BEGIN

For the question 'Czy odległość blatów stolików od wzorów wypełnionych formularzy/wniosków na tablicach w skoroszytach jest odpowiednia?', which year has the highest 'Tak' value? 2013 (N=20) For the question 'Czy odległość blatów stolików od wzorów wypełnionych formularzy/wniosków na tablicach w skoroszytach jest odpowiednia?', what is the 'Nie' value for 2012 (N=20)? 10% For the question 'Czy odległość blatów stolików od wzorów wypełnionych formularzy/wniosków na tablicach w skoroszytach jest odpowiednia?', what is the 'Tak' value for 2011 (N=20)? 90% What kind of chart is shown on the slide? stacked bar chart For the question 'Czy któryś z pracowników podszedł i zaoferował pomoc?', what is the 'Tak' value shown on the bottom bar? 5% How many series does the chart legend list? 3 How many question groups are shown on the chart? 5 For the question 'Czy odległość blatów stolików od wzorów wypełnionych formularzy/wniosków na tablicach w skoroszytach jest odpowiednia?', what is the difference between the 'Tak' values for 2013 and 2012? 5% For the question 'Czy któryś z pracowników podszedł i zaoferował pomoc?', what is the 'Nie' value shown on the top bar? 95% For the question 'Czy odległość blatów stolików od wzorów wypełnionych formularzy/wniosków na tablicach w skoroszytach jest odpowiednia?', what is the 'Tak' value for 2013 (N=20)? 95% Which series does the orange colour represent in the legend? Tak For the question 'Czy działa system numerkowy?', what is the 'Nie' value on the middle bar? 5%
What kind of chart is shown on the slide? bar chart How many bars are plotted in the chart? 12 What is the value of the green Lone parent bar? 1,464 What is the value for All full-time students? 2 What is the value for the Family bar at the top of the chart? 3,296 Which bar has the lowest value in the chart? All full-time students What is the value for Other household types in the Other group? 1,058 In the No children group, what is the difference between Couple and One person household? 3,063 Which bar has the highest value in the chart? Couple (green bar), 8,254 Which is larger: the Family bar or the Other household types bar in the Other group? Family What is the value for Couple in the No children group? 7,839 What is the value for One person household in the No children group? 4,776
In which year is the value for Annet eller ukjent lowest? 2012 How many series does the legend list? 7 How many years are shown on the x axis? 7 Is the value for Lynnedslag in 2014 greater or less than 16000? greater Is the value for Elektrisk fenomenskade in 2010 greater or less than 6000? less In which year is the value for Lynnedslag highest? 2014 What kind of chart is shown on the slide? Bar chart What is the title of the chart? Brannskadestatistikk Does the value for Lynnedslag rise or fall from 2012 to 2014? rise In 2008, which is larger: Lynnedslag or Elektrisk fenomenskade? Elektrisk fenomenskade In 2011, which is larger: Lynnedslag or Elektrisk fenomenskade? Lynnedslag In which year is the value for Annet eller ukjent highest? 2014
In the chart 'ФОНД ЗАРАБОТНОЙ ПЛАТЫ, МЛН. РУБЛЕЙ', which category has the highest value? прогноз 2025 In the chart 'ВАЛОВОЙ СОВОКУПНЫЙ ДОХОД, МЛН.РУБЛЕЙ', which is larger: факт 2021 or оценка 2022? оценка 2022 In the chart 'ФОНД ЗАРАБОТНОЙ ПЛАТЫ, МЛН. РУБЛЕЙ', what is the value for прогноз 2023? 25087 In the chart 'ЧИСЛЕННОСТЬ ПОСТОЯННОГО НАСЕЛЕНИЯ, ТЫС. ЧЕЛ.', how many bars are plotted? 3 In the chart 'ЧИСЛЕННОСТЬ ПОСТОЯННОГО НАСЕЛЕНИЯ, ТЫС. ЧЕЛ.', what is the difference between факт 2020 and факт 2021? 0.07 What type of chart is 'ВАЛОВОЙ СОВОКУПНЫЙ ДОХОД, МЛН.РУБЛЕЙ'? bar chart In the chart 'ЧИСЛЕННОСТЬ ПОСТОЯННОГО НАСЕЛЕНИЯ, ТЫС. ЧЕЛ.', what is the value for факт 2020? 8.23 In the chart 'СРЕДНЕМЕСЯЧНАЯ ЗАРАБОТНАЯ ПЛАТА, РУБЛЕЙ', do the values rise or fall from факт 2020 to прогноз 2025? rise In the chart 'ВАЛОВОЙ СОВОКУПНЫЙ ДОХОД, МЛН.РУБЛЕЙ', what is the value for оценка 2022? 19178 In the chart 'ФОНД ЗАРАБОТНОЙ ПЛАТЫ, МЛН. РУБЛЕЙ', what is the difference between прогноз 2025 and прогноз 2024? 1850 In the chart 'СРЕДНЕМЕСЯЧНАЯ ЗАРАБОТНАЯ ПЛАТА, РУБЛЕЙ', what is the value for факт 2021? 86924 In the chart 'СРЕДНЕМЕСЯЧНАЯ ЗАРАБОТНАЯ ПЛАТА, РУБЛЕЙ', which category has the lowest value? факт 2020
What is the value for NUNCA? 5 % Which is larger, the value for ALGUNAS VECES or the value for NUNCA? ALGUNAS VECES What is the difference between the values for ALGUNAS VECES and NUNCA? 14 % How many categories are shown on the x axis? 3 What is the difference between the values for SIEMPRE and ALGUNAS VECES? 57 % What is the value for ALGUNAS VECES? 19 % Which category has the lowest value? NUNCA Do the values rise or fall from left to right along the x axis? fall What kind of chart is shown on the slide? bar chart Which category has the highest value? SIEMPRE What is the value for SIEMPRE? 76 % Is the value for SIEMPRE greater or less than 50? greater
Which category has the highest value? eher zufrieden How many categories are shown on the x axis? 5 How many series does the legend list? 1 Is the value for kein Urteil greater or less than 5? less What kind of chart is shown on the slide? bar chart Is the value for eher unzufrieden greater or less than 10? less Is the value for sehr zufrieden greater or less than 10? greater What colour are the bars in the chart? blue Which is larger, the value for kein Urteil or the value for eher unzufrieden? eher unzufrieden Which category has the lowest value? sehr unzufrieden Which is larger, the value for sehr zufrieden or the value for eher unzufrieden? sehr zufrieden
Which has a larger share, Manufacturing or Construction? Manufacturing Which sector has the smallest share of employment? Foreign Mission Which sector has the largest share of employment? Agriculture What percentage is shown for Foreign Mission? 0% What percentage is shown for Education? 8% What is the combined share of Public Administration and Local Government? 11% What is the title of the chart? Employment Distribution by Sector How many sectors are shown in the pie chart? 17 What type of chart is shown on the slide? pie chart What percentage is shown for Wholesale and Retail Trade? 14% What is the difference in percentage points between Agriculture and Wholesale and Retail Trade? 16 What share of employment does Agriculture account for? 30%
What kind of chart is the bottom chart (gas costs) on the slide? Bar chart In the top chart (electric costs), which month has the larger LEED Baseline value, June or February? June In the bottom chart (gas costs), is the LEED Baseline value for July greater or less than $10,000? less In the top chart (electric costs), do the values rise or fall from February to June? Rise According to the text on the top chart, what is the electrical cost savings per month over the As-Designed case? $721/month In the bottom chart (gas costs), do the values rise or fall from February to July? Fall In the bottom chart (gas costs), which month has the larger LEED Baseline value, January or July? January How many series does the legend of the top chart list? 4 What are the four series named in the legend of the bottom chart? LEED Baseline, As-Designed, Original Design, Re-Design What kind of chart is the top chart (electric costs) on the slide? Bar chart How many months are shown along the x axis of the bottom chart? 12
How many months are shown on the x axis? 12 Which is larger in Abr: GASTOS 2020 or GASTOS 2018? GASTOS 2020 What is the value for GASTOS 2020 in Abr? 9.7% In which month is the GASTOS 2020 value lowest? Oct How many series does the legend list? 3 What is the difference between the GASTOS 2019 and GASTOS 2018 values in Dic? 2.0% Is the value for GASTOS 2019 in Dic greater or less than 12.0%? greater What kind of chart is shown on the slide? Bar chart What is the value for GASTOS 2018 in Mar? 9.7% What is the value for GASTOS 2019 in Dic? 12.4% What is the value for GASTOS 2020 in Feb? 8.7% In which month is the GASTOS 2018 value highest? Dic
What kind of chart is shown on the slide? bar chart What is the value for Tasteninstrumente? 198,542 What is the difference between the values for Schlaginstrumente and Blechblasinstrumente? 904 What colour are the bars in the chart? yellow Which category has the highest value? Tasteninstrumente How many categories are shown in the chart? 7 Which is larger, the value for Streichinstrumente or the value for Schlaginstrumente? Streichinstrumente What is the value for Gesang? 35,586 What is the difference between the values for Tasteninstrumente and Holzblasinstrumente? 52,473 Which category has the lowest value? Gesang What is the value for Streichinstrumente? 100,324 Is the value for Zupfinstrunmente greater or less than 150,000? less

END

## Task details
List each line of the listing above that contains the string "months", matching case exactly.

## Solution for this exercise
What kind of chart is the bottom chart (gas costs) on the slide? Bar chart In the top chart (electric costs), which month has the larger LEED Baseline value, June or February? June In the bottom chart (gas costs), is the LEED Baseline value for July greater or less than $10,000? less In the top chart (electric costs), do the values rise or fall from February to June? Rise According to the text on the top chart, what is the electrical cost savings per month over the As-Designed case? $721/month In the bottom chart (gas costs), do the values rise or fall from February to July? Fall In the bottom chart (gas costs), which month has the larger LEED Baseline value, January or July? January How many series does the legend of the top chart list? 4 What are the four series named in the legend of the bottom chart? LEED Baseline, As-Designed, Original Design, Re-Design What kind of chart is the top chart (electric costs) on the slide? Bar chart How many months are shown along the x axis of the bottom chart? 12
How many months are shown on the x axis? 12 Which is larger in Abr: GASTOS 2020 or GASTOS 2018? GASTOS 2020 What is the value for GASTOS 2020 in Abr? 9.7% In which month is the GASTOS 2020 value lowest? Oct How many series does the legend list? 3 What is the difference between the GASTOS 2019 and GASTOS 2018 values in Dic? 2.0% Is the value for GASTOS 2019 in Dic greater or less than 12.0%? greater What kind of chart is shown on the slide? Bar chart What is the value for GASTOS 2018 in Mar? 9.7% What is the value for GASTOS 2019 in Dic? 12.4% What is the value for GASTOS 2020 in Feb? 8.7% In which month is the GASTOS 2018 value highest? Dic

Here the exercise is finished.